§ **EXERCISE PASSAGE**:

________________________________________

- Bureaucratic interference
- Poor support from districts
- Low staff morale
- Lack of resources
- Unsupportive principals
- Poor compensation
- Too little decision-making authority
- Too little time for planning
- Accountability pressures
- Lack of teamwork.
What's intriguing about this study, and others like it, is how it leaves several premises uninterrogated. One is subtle, a suggestion that when a profession retains its workers, all must be well. If we could only get teachers to stay longer! It certainly may be true that bad conditions provide incentives for workers to leave, but the fact that workers don't switch professions does not necessarily mean conditions are great. Think: coal miners, ER techs, data entry workers, people at Wal Mart. And yeah, think parents who stay together for the sake of the kids.

________________________________________

§ **EXTRACTED DATA**:
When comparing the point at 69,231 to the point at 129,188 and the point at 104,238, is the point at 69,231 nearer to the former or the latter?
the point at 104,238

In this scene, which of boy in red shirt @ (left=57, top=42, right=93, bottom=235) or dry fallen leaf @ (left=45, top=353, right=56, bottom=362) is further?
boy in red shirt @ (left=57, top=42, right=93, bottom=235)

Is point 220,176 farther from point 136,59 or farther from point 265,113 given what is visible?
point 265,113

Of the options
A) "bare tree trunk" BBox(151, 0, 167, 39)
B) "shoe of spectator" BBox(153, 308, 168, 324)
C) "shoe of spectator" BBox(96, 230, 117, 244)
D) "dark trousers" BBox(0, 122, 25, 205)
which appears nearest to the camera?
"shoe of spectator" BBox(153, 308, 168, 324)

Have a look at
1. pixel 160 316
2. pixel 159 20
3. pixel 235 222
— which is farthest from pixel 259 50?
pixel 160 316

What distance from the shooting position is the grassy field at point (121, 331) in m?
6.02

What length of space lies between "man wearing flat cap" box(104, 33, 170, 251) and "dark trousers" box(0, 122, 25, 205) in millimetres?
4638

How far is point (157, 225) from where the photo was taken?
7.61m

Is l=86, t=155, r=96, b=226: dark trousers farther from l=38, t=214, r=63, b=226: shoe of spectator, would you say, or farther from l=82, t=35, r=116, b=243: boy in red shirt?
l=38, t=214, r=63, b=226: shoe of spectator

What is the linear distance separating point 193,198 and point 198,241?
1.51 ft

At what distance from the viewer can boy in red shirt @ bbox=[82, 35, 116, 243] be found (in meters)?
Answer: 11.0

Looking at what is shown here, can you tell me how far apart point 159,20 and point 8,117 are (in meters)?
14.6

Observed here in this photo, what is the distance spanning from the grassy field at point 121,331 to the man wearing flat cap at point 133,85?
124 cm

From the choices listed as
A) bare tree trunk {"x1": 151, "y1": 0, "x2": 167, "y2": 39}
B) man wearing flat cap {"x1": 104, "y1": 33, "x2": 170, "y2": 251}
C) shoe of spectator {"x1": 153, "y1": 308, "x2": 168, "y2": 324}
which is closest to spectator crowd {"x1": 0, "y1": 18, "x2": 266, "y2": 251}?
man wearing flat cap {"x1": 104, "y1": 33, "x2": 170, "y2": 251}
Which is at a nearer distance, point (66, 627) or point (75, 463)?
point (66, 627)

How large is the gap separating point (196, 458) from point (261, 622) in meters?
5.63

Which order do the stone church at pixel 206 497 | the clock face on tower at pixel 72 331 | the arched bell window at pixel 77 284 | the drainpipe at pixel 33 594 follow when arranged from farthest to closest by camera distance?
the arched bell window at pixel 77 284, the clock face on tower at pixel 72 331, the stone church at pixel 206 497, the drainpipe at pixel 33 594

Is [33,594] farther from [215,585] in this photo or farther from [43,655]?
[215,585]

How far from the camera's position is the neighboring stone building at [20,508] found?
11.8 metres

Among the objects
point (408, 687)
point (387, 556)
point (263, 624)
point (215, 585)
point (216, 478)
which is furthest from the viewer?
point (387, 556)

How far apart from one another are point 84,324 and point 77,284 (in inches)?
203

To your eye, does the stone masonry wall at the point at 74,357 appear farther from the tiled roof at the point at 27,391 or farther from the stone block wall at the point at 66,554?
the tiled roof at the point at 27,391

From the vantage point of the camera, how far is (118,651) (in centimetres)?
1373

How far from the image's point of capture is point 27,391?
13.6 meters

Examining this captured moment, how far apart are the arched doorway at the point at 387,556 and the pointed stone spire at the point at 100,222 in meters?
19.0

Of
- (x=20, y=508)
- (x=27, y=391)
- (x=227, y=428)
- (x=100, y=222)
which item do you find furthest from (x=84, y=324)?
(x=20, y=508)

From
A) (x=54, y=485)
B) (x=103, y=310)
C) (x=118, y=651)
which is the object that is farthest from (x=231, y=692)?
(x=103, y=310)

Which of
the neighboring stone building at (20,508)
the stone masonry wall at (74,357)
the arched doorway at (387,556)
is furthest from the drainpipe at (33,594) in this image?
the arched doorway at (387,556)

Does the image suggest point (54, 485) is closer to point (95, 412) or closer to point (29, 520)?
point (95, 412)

________________________________________

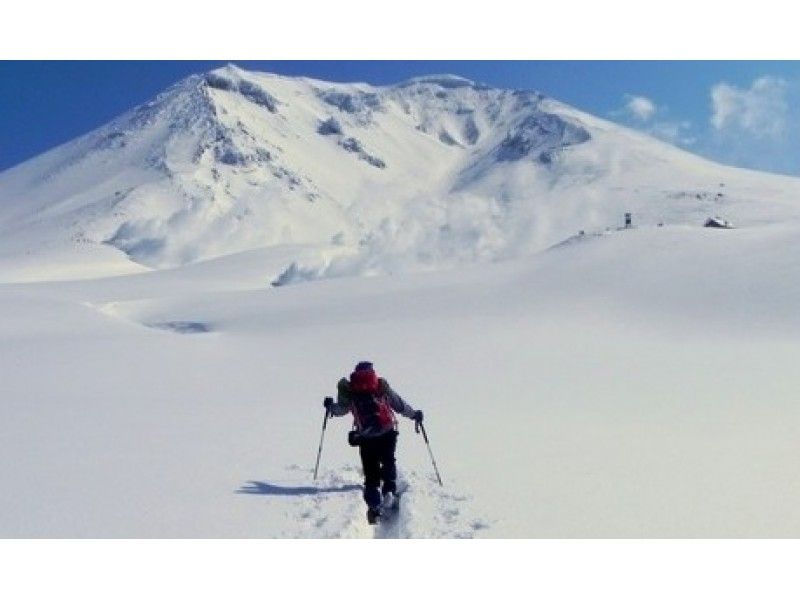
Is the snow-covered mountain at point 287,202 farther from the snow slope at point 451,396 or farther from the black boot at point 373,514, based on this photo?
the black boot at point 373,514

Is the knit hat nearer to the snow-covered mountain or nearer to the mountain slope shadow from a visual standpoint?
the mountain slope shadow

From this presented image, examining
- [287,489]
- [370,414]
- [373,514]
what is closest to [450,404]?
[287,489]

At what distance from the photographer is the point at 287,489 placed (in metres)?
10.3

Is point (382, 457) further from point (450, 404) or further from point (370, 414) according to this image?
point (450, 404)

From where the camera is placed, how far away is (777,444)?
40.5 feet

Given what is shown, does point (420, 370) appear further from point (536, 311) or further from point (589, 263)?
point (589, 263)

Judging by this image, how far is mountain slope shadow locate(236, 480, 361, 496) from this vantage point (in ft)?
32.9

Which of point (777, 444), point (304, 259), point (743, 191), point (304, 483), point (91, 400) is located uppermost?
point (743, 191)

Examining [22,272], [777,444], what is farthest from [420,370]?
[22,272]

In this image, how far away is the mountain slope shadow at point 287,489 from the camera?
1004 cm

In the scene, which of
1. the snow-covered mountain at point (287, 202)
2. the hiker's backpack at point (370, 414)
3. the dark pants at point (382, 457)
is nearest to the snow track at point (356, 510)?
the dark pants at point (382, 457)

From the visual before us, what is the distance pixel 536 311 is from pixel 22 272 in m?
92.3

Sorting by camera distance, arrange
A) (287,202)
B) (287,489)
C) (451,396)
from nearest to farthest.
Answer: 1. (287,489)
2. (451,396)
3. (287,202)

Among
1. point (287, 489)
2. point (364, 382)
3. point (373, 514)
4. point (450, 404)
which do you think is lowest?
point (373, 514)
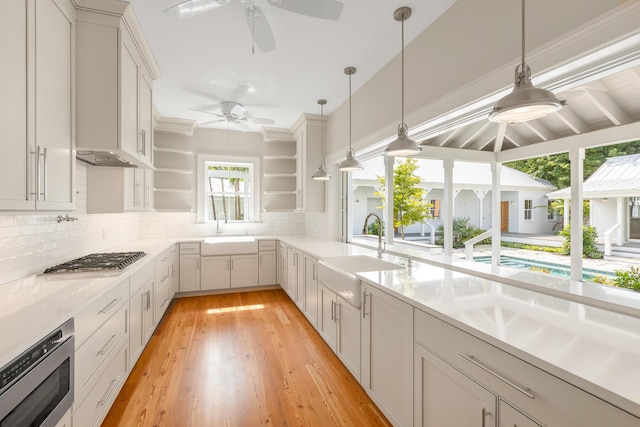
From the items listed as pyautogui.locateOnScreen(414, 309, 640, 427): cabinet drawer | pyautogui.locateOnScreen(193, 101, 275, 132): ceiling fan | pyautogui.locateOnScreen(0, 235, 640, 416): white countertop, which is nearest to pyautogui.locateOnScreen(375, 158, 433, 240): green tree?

________________________________________

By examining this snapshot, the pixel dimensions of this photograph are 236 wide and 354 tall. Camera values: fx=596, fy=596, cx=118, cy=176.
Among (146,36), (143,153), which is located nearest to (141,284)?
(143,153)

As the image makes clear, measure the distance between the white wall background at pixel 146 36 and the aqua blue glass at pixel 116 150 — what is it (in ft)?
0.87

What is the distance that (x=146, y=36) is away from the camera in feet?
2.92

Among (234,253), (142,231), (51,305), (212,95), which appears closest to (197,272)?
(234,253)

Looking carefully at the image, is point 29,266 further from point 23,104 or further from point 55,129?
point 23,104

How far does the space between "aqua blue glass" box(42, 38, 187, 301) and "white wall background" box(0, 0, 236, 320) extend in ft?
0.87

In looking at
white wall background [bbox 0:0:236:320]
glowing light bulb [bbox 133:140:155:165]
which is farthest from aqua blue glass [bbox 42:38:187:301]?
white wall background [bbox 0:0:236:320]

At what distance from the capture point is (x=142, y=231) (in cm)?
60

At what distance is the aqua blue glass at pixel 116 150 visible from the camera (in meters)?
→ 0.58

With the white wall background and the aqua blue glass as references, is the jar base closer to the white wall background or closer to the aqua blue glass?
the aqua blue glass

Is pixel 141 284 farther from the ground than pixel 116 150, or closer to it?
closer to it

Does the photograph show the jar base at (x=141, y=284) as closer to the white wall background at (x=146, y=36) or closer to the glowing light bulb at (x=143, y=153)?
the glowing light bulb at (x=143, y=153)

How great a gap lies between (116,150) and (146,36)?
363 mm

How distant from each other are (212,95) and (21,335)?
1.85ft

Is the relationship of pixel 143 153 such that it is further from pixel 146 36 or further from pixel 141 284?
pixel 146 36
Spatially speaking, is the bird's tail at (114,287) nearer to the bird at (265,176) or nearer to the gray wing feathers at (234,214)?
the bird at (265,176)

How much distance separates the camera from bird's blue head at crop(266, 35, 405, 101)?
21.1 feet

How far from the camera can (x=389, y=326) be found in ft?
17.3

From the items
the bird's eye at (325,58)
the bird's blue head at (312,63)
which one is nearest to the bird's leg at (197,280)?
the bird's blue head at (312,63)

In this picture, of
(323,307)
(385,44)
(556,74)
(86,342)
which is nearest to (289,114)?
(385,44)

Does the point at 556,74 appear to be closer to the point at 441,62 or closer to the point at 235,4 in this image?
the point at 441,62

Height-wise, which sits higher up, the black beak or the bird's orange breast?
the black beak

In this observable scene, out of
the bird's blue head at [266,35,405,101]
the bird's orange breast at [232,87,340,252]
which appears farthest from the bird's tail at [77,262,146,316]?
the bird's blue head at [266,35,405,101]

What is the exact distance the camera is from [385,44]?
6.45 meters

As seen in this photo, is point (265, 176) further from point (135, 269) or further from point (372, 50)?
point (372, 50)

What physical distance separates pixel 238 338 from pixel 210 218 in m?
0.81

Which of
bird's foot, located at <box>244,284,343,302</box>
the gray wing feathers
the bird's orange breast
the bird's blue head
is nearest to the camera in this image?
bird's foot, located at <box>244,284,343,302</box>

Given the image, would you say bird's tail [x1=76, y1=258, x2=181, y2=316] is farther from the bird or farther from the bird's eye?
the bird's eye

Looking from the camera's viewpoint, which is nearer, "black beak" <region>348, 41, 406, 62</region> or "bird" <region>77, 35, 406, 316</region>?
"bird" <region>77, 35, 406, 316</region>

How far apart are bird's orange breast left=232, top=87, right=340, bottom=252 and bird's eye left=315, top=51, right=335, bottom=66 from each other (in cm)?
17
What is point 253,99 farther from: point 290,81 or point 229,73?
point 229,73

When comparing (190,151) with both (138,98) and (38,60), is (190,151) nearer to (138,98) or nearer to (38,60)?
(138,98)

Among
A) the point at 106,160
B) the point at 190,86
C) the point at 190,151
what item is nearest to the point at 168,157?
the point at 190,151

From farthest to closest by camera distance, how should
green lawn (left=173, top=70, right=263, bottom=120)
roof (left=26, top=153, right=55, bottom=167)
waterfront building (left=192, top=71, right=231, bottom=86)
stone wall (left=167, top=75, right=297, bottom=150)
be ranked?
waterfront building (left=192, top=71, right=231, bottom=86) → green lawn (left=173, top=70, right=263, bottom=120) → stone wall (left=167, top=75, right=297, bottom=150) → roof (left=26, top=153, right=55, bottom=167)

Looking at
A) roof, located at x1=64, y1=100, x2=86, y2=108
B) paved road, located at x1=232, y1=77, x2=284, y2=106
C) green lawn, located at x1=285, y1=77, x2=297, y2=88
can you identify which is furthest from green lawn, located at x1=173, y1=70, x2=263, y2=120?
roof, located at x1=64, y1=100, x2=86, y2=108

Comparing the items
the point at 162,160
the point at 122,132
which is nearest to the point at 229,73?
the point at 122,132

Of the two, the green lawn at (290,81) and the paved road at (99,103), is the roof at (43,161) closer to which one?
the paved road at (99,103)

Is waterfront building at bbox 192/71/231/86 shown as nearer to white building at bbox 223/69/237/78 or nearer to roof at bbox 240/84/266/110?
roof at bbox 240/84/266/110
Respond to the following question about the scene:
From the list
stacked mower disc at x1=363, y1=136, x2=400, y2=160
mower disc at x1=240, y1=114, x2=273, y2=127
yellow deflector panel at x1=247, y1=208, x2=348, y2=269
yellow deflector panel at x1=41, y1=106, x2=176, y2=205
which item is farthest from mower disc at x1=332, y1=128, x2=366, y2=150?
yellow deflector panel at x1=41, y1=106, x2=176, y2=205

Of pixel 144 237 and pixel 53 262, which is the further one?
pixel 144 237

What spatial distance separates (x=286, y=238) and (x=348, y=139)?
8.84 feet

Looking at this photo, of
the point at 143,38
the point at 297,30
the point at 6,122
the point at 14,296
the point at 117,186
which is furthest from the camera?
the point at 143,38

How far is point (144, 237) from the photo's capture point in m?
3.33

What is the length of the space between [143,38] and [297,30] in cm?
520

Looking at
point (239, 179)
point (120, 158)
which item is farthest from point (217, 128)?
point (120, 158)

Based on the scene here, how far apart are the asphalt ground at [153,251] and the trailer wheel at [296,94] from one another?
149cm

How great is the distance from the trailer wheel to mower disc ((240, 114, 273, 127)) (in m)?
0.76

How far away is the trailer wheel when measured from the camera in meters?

________________________________________

§ **WORK ITEM**:
Set down, word for word, everything in the teacher-retention passage above from "What's intriguing about" down to "of the kids.".

§ **EXERCISE RESPONSE**:
What's intriguing about this study, and others like it, is how it leaves several premises uninterrogated. One is subtle, a suggestion that when a profession retains its workers, all must be well. If we could only get teachers to stay longer! It certainly may be true that bad conditions provide incentives for workers to leave, but the fact that workers don't switch professions does not necessarily mean conditions are great. Think: coal miners, ER techs, data entry workers, people at Wal Mart. And yeah, think parents who stay together for the sake of the kids.